Собеседник может ещё некоторое время говорить намёками, но рано или поздно ему придётся сформулировать явное требование, если он желает, чтобы второй человек сел, или же применить оружие, если он просто хочет причинить ему вред. Разумеется, это означает некоторый риск. Ради чего стоит на него идти? Главным образом для того, чтобы обрести определённость самому и, возможно, получить доказательную базу для третьих лиц, которые будут как-то оценивать сложившуюся ситуацию.
В государстве мы достаточно регулярно сталкиваемся с ситуациями, когда начальство не отдаёт явных приказов, потому что исполнитель должен понимать намёки. Если ситуация обернётся для начальства неудачно, оно всегда может заявить, что его неверно поняли, и фраза “этот тип меня раздражает” отнюдь не означала указание пристрелить его при задержании и объявить террористом. Если подчинённый плохо понимает намёки, он не задержится на своей должности.
Право сильного – такая же фикция, как и договор о неагрессии. Даже сильный предпочтёт как-то обосновывать свои претензии, подвёрстывая их под какие-то представления о справедливости. Это менее затратно, чем доказывать свою силу каждый раз, когда хочется что-то получить. То же и с договором о неагрессии.
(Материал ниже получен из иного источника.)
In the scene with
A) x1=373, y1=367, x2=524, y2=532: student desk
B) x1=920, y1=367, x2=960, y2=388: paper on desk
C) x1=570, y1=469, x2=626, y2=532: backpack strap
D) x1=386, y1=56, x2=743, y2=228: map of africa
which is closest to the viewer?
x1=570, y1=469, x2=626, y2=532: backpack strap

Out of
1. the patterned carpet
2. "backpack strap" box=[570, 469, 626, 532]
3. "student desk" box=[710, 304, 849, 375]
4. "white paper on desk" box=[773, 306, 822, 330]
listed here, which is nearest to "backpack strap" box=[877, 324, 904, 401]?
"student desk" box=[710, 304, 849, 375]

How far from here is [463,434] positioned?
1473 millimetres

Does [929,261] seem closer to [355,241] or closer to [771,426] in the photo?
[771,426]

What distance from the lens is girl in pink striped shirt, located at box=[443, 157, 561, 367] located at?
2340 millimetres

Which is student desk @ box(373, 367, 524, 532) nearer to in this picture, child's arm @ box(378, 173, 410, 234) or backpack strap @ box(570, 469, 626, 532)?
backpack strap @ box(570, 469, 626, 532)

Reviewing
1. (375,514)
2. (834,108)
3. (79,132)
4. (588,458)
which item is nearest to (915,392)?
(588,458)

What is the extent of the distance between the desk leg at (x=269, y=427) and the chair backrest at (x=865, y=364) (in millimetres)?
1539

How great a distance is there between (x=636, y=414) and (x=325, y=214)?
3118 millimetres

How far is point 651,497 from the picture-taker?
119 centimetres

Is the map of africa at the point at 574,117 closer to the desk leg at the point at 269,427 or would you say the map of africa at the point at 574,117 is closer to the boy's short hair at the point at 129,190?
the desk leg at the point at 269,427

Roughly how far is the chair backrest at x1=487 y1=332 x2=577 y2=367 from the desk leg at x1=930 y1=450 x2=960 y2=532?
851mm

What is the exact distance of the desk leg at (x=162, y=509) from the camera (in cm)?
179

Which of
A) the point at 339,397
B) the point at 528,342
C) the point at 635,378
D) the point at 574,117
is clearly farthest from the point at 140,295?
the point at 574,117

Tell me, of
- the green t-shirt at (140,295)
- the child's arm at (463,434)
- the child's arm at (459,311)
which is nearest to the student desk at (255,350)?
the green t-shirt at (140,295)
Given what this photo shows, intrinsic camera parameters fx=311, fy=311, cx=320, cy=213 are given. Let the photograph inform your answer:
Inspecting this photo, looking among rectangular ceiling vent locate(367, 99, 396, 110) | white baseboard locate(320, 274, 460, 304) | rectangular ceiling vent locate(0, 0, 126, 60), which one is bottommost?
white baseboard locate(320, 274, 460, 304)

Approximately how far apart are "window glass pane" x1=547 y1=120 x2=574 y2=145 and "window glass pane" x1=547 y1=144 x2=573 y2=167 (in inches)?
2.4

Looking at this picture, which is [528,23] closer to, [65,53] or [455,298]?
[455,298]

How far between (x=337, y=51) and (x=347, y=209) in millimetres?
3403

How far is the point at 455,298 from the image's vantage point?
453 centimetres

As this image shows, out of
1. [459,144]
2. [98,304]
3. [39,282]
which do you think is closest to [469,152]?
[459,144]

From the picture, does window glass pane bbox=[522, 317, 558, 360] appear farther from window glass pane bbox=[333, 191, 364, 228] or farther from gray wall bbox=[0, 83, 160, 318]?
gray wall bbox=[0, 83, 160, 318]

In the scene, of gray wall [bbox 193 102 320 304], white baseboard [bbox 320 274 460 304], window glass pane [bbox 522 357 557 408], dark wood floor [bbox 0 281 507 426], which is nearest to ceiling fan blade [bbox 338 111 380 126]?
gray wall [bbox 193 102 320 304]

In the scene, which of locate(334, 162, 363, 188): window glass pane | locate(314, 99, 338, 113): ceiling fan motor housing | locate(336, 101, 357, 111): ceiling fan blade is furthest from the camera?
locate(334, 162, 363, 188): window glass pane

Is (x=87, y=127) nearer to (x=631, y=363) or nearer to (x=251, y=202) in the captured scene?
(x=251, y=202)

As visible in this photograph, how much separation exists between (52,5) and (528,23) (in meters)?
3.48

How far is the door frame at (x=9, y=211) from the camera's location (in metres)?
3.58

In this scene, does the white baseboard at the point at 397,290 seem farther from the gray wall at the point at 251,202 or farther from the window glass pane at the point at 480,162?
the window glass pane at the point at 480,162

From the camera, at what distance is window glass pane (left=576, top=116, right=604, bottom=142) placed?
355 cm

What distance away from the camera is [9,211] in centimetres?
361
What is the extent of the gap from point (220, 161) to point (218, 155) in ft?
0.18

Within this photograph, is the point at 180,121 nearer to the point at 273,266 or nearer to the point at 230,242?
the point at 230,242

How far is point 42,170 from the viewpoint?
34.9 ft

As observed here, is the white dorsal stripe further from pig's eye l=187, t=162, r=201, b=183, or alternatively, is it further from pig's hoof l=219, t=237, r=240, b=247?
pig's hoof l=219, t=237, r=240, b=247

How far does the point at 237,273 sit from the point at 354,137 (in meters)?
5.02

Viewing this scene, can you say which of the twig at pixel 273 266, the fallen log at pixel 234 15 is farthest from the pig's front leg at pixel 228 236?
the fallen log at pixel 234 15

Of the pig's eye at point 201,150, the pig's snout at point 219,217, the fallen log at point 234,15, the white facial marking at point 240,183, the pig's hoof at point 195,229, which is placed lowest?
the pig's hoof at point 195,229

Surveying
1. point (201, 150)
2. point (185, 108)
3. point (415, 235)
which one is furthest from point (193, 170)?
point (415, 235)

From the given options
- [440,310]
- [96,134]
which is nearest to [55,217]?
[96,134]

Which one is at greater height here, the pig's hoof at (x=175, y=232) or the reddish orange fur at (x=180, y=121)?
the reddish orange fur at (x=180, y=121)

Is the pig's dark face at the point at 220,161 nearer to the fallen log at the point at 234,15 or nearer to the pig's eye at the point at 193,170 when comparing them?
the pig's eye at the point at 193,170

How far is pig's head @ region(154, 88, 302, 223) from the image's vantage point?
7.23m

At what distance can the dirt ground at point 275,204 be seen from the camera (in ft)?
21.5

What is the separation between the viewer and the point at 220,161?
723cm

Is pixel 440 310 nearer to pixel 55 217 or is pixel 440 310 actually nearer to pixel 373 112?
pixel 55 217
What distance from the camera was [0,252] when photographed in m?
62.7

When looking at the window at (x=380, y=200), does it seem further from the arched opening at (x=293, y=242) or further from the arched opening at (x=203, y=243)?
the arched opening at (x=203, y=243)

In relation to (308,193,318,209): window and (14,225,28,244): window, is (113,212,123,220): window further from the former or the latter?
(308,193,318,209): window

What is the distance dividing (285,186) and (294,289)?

Людям нет нужды специально договариваться не нападать друг на друга, они всё равно будут делать это лишь тогда, когда у них есть причина, которую они считают веской. Но уж коли такая причина есть, никакой договор их не остановит.
Поэтому мне кажется, что использовать такие умозрительные конструкции для описания мира – попросту неудобно. Это примерно как рассуждать о человеческой деятельности в категориях греха, кармы или классовых интересов.
Гораздо полезнее использовать для описания своих действий и мотивов более адекватные конструкции. “Мне показалось, что он близок к воплощению своей неявной угрозы, и я предпочёл исполнить просьбу, хотя не больно-то хотелось. В следующий раз постараюсь не оставаться с ним наедине, будучи невооружённым.”
Как-то так.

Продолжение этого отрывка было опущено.